When detecting a touch-up, the final displacement vector
\(\overrightarrow{SP_N}\) determines the flick direction. The maximum of inner products with
\(\vec{d_i}=(-1, 0)^T\),
\(\vec{d_u}=(0, -1)^T\),
\(\vec{d_e}=(1, 0)^T\), and
\(\vec{d_o}=(0, 1)^T\) determines a kana to enter.
6 Discussion
Considering the CPMs, EPCs, SUS scores, and subjective comments, KeypadFlick on smartwatches had too small keys to operate, though its precise touch detection enabled fast typing. PonDeFlick and PonDeSlide had larger keys in a wider area, making their operation easier. The results with the different key sizes of KeypadFlick and our original interfaces match the finding of the SwipeKey work that the error rate increases drastically if the button size is smaller than 5.7 mm x 5.7 mm [
27]. Comparing the two variations, we consider that PonDeSlide’s slide gesture that determines a kana by where to touch up forced the user to operate it more carefully than PonDeFlick. PonDeFlick’s flick gesture alleviated the need for carefulness and enabled faster typing than PonDeSlide.
PonDeFlick can be viewed as an application of the marking menu with four flick directions to an annular key layout, whereas PonDeSlide is a linear menu. Regarding comparing the marking and linear menus, a paper reported experiments on learning with a grid-based marking menu (M3 Gesture Menu), a multi-stroke marking menu, and a linear menu on a smartphone [
35]. The experimental results exhibited that the users of the two marking menus got much faster after three ten-minute practice sessions, whereas those of the linear menu did not. Our experimental results showed the same tendency on a small smartwatch touchscreen. In the experiment, PonDeFlick showed that the speed of flicking made up for the extra time to slide toward the center. This finding might apply to a more general menu interface on a small surface. Commonalizing flick operations with users’ familiar interface can benefit easy operation, even if the key layout differs. In other words, the flick operations can be designed separately from the key layout to some extent.

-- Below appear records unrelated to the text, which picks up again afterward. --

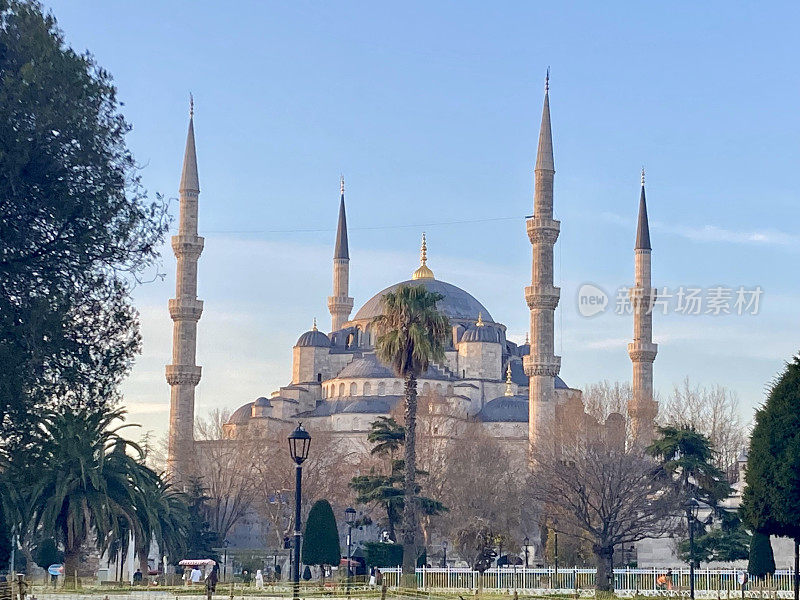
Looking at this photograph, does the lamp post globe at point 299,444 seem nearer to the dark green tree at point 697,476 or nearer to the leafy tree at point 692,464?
the dark green tree at point 697,476

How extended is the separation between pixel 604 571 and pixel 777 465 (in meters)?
10.8

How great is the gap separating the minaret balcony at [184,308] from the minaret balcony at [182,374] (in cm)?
267

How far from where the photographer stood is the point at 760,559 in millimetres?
35125

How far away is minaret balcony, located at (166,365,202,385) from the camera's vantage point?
233 ft

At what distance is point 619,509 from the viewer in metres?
41.5

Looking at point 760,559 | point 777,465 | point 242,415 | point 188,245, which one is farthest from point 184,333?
point 777,465

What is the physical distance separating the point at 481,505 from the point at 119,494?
25982 mm

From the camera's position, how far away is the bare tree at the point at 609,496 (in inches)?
1610

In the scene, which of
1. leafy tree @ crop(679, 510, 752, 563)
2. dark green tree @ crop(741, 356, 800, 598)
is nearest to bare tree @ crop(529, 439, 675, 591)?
leafy tree @ crop(679, 510, 752, 563)

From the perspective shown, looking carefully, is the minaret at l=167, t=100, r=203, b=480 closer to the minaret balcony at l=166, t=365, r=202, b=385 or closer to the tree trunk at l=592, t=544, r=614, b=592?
the minaret balcony at l=166, t=365, r=202, b=385

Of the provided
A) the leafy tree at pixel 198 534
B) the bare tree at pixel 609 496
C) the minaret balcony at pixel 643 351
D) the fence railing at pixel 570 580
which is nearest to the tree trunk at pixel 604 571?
the bare tree at pixel 609 496

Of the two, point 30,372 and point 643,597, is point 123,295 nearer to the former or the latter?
point 30,372

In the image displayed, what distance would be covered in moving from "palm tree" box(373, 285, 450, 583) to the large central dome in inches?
2055

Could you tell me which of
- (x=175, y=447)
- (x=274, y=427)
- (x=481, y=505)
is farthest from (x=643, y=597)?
(x=274, y=427)
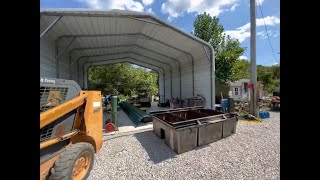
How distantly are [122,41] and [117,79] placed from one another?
712 inches

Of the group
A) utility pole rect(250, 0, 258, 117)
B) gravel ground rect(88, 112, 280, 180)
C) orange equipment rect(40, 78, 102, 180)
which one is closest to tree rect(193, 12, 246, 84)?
utility pole rect(250, 0, 258, 117)

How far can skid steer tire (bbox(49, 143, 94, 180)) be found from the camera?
2.94m

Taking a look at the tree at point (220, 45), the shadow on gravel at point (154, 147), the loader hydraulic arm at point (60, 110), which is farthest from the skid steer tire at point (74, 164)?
the tree at point (220, 45)

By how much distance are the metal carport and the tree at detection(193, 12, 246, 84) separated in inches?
249

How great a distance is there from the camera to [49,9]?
6.16m

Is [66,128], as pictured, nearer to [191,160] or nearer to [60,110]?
[60,110]

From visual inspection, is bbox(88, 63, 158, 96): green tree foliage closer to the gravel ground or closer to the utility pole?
the utility pole

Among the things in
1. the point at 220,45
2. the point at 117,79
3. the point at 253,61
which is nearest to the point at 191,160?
the point at 253,61

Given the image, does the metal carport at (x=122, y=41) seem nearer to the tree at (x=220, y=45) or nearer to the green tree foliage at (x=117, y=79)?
the tree at (x=220, y=45)

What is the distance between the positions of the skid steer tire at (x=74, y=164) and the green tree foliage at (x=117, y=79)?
82.4 feet

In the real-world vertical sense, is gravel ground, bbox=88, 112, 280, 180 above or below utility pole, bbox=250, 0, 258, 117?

A limitation of this study is a potential issue that the CPM of the PonDeFlick might not reach stable performance in the 10-day experiment. The experimental period should be longer to obtain stable performance in the long run. Another limitation is that we have not proposed a solution for square-face smartwatches. However, even if the key layout differs from PonDeFlick, it is probably effective to commonalize the flick directions with the numeric-keypad-based text entry on smartphones.